-- Begin --

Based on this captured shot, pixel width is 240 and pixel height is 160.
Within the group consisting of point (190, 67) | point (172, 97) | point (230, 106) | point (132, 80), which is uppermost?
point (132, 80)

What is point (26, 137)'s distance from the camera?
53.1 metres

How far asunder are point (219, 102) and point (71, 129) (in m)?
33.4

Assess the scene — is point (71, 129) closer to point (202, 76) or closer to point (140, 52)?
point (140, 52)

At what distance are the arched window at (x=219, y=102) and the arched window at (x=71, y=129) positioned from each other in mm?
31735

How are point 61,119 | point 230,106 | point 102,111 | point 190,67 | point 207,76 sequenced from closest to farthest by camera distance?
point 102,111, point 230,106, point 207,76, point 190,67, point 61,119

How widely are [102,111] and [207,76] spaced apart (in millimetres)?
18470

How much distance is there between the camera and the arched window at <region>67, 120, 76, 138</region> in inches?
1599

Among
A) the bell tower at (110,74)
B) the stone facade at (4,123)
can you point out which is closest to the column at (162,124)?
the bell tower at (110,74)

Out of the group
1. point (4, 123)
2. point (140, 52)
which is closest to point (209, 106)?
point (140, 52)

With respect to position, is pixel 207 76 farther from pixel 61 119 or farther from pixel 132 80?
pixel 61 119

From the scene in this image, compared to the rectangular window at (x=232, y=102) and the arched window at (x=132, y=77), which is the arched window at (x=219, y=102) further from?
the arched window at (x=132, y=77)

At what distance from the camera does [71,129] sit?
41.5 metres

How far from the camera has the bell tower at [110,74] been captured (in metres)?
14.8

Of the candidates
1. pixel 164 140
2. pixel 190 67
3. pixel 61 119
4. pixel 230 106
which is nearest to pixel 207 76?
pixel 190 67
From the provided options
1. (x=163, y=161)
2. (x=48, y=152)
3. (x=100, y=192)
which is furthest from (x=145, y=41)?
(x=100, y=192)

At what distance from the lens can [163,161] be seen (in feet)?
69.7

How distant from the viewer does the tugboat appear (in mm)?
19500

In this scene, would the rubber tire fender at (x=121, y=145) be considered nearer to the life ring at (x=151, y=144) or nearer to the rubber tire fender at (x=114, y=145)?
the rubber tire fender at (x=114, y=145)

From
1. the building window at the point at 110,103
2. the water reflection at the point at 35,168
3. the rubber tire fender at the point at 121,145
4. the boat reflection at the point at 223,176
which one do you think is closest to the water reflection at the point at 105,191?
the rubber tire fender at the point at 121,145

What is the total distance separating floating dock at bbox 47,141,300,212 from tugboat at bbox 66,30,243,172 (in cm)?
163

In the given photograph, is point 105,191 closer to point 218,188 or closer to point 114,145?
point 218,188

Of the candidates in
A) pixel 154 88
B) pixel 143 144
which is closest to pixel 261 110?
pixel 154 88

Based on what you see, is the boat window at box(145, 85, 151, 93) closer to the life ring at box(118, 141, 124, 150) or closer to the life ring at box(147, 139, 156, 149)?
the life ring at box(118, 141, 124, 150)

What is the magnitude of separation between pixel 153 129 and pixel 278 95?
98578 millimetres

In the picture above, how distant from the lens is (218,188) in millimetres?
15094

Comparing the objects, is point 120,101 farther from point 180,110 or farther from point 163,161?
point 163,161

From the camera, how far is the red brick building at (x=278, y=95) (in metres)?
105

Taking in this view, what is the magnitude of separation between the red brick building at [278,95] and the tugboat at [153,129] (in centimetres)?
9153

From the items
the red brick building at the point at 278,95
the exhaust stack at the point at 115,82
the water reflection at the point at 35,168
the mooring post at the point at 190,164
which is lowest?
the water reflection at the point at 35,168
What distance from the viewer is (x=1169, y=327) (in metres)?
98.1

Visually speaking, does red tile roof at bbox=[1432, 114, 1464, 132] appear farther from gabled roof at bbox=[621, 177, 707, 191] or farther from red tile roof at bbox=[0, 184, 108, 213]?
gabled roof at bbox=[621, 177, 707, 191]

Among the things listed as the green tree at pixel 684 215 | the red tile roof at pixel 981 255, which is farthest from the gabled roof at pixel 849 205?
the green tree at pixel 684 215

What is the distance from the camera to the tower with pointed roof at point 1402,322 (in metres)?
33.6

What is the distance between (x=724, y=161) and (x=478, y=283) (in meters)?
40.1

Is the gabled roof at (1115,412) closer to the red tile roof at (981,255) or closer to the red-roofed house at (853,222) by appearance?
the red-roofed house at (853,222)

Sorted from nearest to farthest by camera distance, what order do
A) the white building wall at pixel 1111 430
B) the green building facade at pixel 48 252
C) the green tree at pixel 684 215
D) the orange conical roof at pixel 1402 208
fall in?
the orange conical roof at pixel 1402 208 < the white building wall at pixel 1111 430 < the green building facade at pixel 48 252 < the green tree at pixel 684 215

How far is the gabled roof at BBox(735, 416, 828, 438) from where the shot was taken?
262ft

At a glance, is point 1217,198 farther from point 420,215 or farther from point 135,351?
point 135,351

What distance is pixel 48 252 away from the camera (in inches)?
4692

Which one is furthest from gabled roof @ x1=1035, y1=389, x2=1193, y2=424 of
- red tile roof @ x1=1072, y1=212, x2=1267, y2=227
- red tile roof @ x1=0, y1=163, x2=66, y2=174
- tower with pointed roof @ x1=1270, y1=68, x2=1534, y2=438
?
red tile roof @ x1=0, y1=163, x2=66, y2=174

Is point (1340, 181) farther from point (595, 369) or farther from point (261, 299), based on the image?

-- End --

» WHAT YOU HAVE TO DO
Every record should be repeated exactly; please leave none out.

» EXERCISE RESULT
Based on this captured shot, pixel width is 240 and pixel height is 160.
Within the group consisting of point (190, 67) | point (172, 97) | point (230, 106) | point (132, 80), which is uppermost?
point (132, 80)

What is point (26, 137)'s distance from the camera?
53.1 metres

How far asunder are point (219, 102) and point (71, 129) (in m)?
33.4

Assess the scene — is point (71, 129) closer to point (202, 76) or closer to point (140, 52)?
point (140, 52)

At what distance are the arched window at (x=219, y=102) and the arched window at (x=71, y=129) positioned from each other in mm?
31735

How are point 61,119 | point 230,106 | point 102,111 | point 190,67 | point 207,76 sequenced from closest to farthest by camera distance?
point 102,111, point 230,106, point 207,76, point 190,67, point 61,119

How widely are [102,111] and [207,76] spaced apart (in millimetres)?
18470

How much distance is there between the camera and the arched window at <region>67, 120, 76, 138</region> in inches?
1599

Among
A) the bell tower at (110,74)
B) the stone facade at (4,123)
can you point out which is closest to the column at (162,124)?
the bell tower at (110,74)

Out of the group
1. point (4, 123)
2. point (140, 52)
which is closest to point (209, 106)?
point (140, 52)

With respect to position, is pixel 207 76 farther from pixel 61 119 or farther from pixel 132 80?
pixel 61 119

From the scene in this image, compared to the rectangular window at (x=232, y=102) and the arched window at (x=132, y=77), which is the arched window at (x=219, y=102) further from?
the arched window at (x=132, y=77)

At what distance from the camera does [71,129] sit?
41.5 metres

How far from the camera has the bell tower at [110,74] been captured (in metres)?
14.8

Of the candidates
1. pixel 164 140
2. pixel 190 67
3. pixel 61 119
4. pixel 230 106
which is nearest to pixel 207 76?
pixel 190 67
From the provided options
1. (x=163, y=161)
2. (x=48, y=152)
3. (x=100, y=192)
which is furthest from (x=145, y=41)?
(x=100, y=192)

At what distance from the lens can [163,161] be seen (in feet)?
69.7

How distant from the viewer does the tugboat appear (in mm)?
19500

In this scene, would the rubber tire fender at (x=121, y=145) be considered nearer to the life ring at (x=151, y=144) or nearer to the rubber tire fender at (x=114, y=145)?
the rubber tire fender at (x=114, y=145)

From
1. the building window at the point at 110,103
2. the water reflection at the point at 35,168
3. the rubber tire fender at the point at 121,145
4. the boat reflection at the point at 223,176
which one do you think is closest to the water reflection at the point at 105,191?
the rubber tire fender at the point at 121,145

What is the total distance separating floating dock at bbox 47,141,300,212 from tugboat at bbox 66,30,243,172 (in cm)?
163

In the given photograph, is point 105,191 closer to point 218,188 or closer to point 114,145?
point 218,188

Of the candidates in
A) pixel 154 88
B) pixel 143 144
which is closest to pixel 261 110?
pixel 154 88

Based on what you see, is the boat window at box(145, 85, 151, 93) closer to the life ring at box(118, 141, 124, 150) or closer to the life ring at box(147, 139, 156, 149)?
the life ring at box(118, 141, 124, 150)

What is the magnitude of separation between pixel 153 129 and pixel 278 95?
98578 millimetres

In the picture above, how distant from the lens is (218,188) in millimetres?
15094

Comparing the objects, is point 120,101 farther from point 180,110 or farther from point 163,161?
point 163,161

From the camera, how far is the red brick building at (x=278, y=95) (in metres)?
105

Taking in this view, what is the magnitude of separation between the red brick building at [278,95] and the tugboat at [153,129] (in centimetres)?
9153

From the items
the red brick building at the point at 278,95
the exhaust stack at the point at 115,82
the water reflection at the point at 35,168
the mooring post at the point at 190,164
which is lowest?
the water reflection at the point at 35,168
What distance from the viewer is (x=1169, y=327) (in metres)?
98.1

Visually speaking, does red tile roof at bbox=[1432, 114, 1464, 132] appear farther from gabled roof at bbox=[621, 177, 707, 191] or farther from red tile roof at bbox=[0, 184, 108, 213]?
gabled roof at bbox=[621, 177, 707, 191]

Among the things listed as the green tree at pixel 684 215 | the red tile roof at pixel 981 255, which is farthest from the gabled roof at pixel 849 205?
the green tree at pixel 684 215

What is the distance from the camera to the tower with pointed roof at point 1402,322 (in metres)?
33.6

What is the distance between (x=724, y=161) and (x=478, y=283) (in meters)?
40.1

Is the gabled roof at (1115,412) closer to the red tile roof at (981,255) or closer to the red-roofed house at (853,222) by appearance?
the red-roofed house at (853,222)

Sorted from nearest to farthest by camera distance, what order do
A) the white building wall at pixel 1111 430
B) the green building facade at pixel 48 252
C) the green tree at pixel 684 215
D) the orange conical roof at pixel 1402 208
fall in?
the orange conical roof at pixel 1402 208 < the white building wall at pixel 1111 430 < the green building facade at pixel 48 252 < the green tree at pixel 684 215

How far is the gabled roof at BBox(735, 416, 828, 438) from where the shot was taken?
262ft

At a glance, is point 1217,198 farther from point 420,215 or farther from point 135,351?
point 135,351

What distance is pixel 48 252 away from the camera (in inches)?
4692

Which one is furthest from gabled roof @ x1=1035, y1=389, x2=1193, y2=424 of
- red tile roof @ x1=1072, y1=212, x2=1267, y2=227
- red tile roof @ x1=0, y1=163, x2=66, y2=174
- tower with pointed roof @ x1=1270, y1=68, x2=1534, y2=438
?
red tile roof @ x1=0, y1=163, x2=66, y2=174

Is point (1340, 181) farther from point (595, 369) or farther from point (261, 299), based on the image?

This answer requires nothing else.